» Supplied passage
Mitigating XSS - Why Input Validation is Bogus

Ask any security guy/gal about how to best mitigate cross-site scripting (XSS) and what is the answer? It’s some variation on validating input. Look at my own writings about this topic and what will you find? Variations on the input validation theme. Input validation is a great solution for new applications, but it’s a horrible choice for existing applications.

Why this change of heart? Well, this is something that’s been coming for a quite a while. I’ve become more and more disillusioned with input validation. Let’s start with some basics.

The first few reasons are well written about. Black-lists, whether syntactic or semantic, suffer the problems of black-lists: they can only look for known bad data. Not only that, but they often prevent good data from being input.

White-lists are then given as the answer. But, I’ve been had a nagging suspicion that syntactic white-lists are useless except for a small number of highly structured types. What’s worried me is that when writing several language compilers I’ve always had cases where I had to write syntax rules that were more lenient than the language allowed and then sort out the problem in semantic analysis. This implementation restriction was due to the limitations of my parsers and my parsers were a lot more sophisticated then the reg-exp parsers in many validation frameworks. So, syntactic white-lists have to let “bad data” through; not a fool proof solution.

Semantic white-lists? Well, these are great for enumerations, but is all input enumerations?

Don’t even get me started about GET versus POST.

Where does this leave us? Well, it leaves us with writing guidance that looks like a patch-work quilt. You use semantic white-lists here, but not there. You use syntactic white-lists for some kinds of data, but they will let bad data through.

So, here’s the nail in the output validation coffin. Let’s say you had a sizeable application with lots of fields of different types. What are you going to do? Take a swing that you can figure how the right type of input validation? What if you get it wrong? Well, if you get input validation wrong you just broke some percentage of your existing installed base. How large a percentage - you don’t know.

Why not just go with an output encoding solution? Yes, it seems like you’re snipping off the leaves of the tree. Yes, you need to build some way to tag output so that your test team can test that you’ve snipped off all of the leaves.

» Assigned task 1
Transcribe the post on mitigating XSS, taking everything from "Where does this" down to "bad data through.".
» Assigned task 2
In the post on mitigating XSS, what kind of input are semantic white-lists said to be great for?
» Assigned task 3
Continue the post on mitigating XSS from where it stops.

[Items from a dataset]
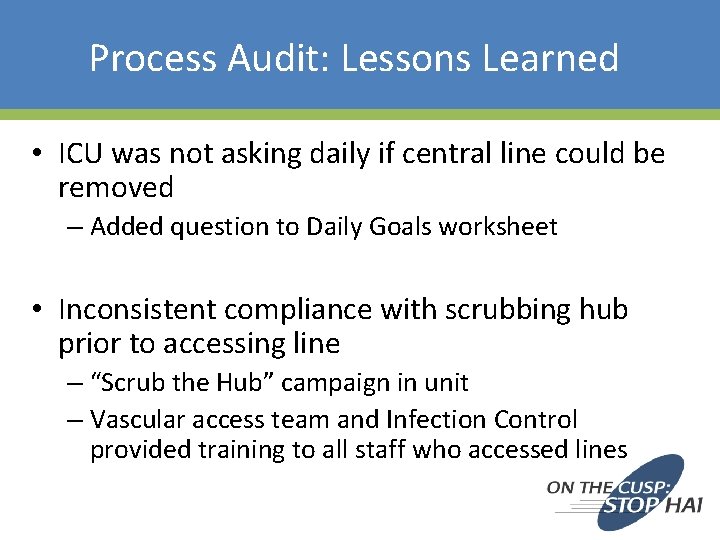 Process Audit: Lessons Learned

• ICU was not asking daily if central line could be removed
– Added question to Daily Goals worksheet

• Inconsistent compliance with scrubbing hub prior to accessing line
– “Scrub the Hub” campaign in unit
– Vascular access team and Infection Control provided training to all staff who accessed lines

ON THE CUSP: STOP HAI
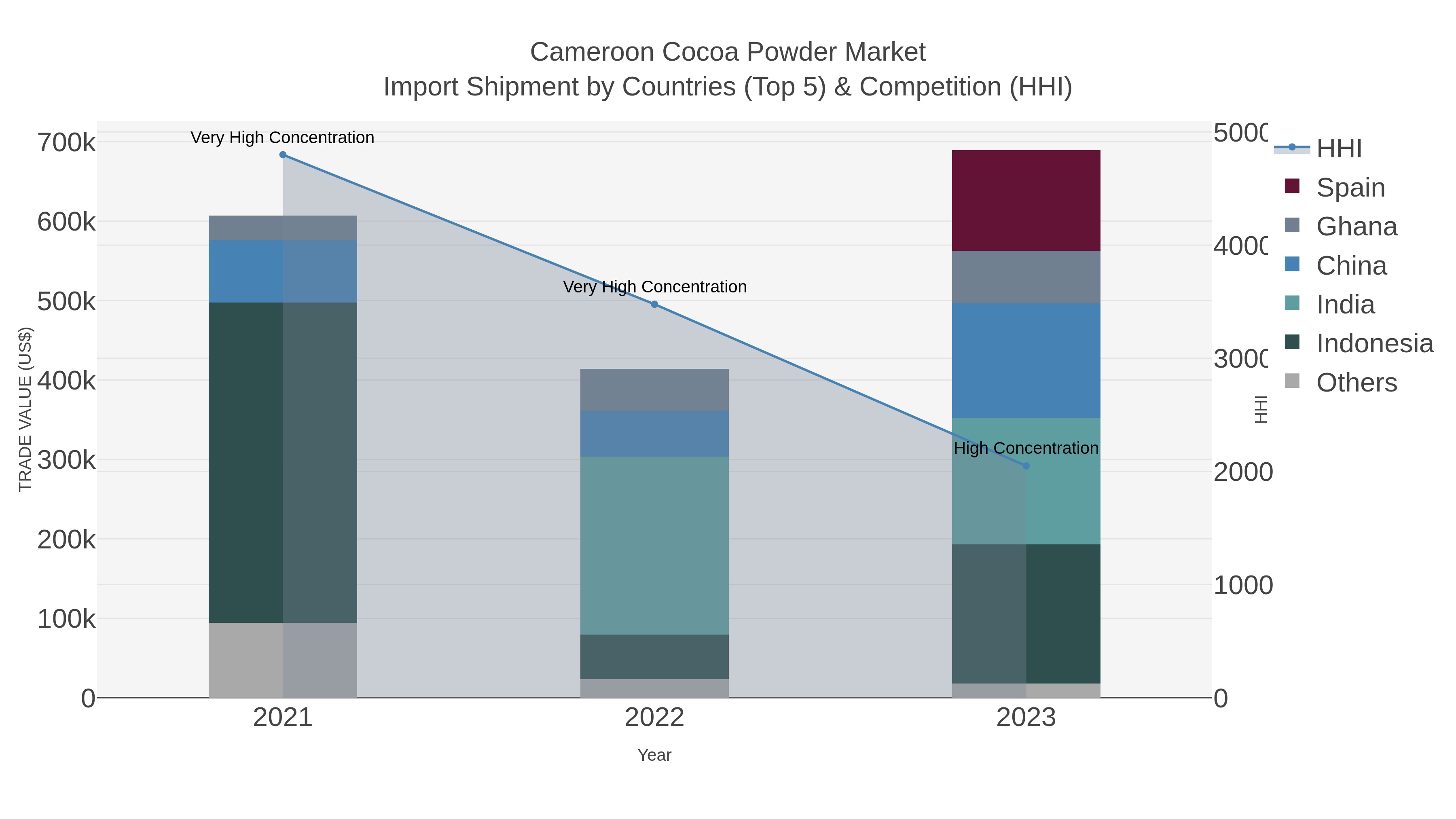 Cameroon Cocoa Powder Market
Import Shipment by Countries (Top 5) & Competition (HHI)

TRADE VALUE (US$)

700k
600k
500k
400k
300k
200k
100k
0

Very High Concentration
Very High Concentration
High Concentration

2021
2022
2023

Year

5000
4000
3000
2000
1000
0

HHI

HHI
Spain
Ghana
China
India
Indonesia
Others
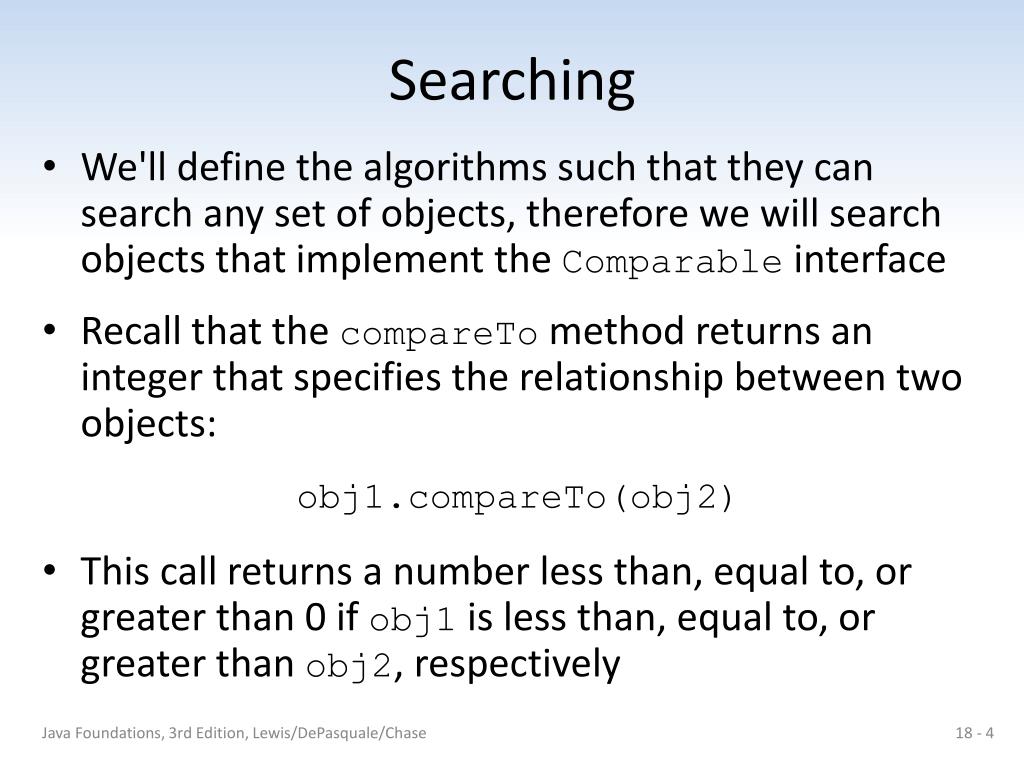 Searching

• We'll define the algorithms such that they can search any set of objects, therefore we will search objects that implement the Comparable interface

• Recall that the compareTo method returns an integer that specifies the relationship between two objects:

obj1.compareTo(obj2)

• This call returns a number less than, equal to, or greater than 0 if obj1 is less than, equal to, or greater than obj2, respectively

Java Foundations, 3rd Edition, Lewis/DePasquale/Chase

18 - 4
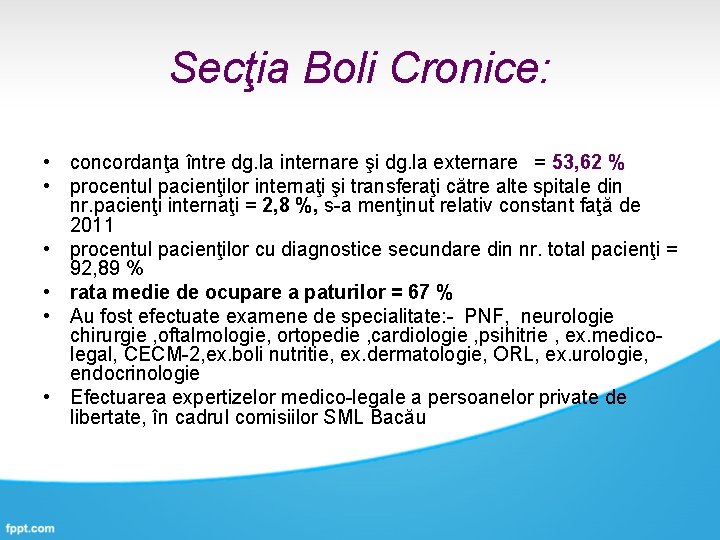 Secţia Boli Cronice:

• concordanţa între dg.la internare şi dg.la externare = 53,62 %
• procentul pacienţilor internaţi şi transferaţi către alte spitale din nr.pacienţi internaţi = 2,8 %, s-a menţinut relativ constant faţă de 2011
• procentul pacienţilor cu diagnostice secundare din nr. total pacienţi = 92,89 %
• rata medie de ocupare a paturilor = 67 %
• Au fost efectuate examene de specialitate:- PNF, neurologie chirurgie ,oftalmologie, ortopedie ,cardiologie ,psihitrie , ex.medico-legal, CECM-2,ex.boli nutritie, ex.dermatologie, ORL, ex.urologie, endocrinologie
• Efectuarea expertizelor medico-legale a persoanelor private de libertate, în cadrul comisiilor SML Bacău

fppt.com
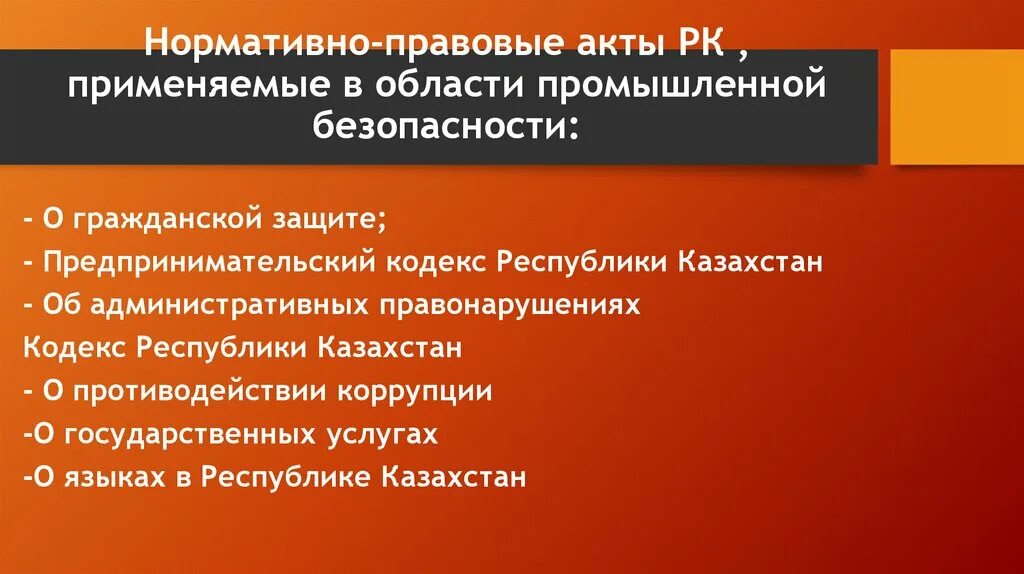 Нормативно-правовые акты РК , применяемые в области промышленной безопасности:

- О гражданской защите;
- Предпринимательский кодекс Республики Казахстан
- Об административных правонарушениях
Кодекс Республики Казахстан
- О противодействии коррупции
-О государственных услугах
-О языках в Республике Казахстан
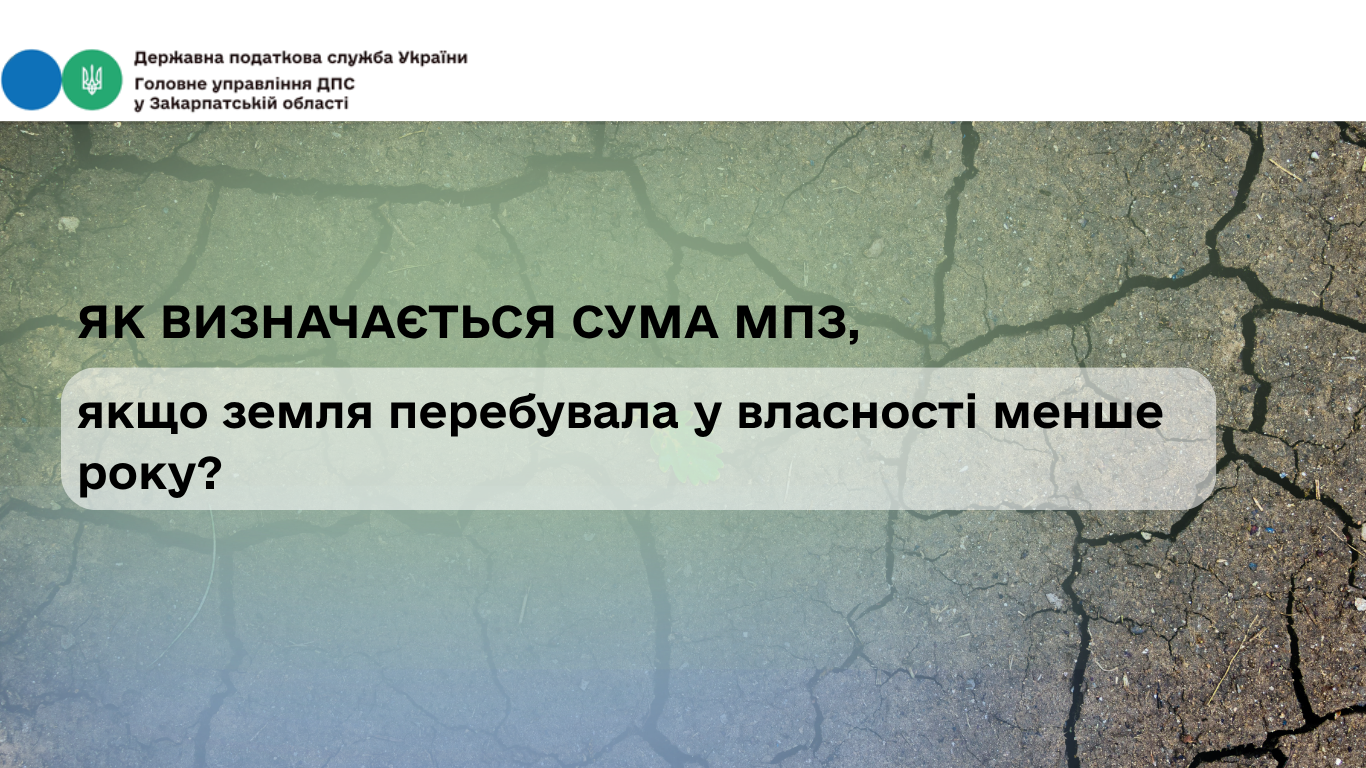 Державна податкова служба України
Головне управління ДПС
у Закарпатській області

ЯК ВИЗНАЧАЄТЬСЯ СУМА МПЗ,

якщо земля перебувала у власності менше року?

» Exercise output 1
Where does this leave us? Well, it leaves us with writing guidance that looks like a patch-work quilt. You use semantic white-lists here, but not there. You use syntactic white-lists for some kinds of data, but they will let bad data through.

» Exercise output 2
Enumerations.

» Exercise output 3
When I think about this problem as managing risk, Am I worried about the N% of the XSS bugs I’ve not fixed or the N% of the input fields I’ve now broken? I dunno about you, but I’d rather not break something that worked and have to “roll back” that fix - thus [re-]opening up an XSS vulnerability.

Technorati Tags: ,

6 Responses to “Mitigating XSS - Why Input Validation is Bogus”

  1. Andy Steingruebl Says:

    I was going to respond to Pravir’s earlier piece on this, but I’ll just do it here.

    From an architectural basis we often have 1 place where input can enter our system (at least direct user input) but multiple places where we consume that data downstream.

    Input = web application
    Consumer = web application, administration interface, messagebus, database, shell script, ETL job, batch report writer, etc.

    While I agree that outpt filtering is a lot cleaner way to address the issue from a proper semantic and output-type context, I worry that I’m relying on a strategy of fixing all of my endpoints rather than at least *trying* to fix the problem, or mitigate some part of it, in a single location.

    Trust boundaries and borders in internal applications can be quite complicated, and ensuring that proper output validation happens at all of those points is certainly the right design, but skipping some form of input checking and relying on all of the downstream consumers to get it right seems risky.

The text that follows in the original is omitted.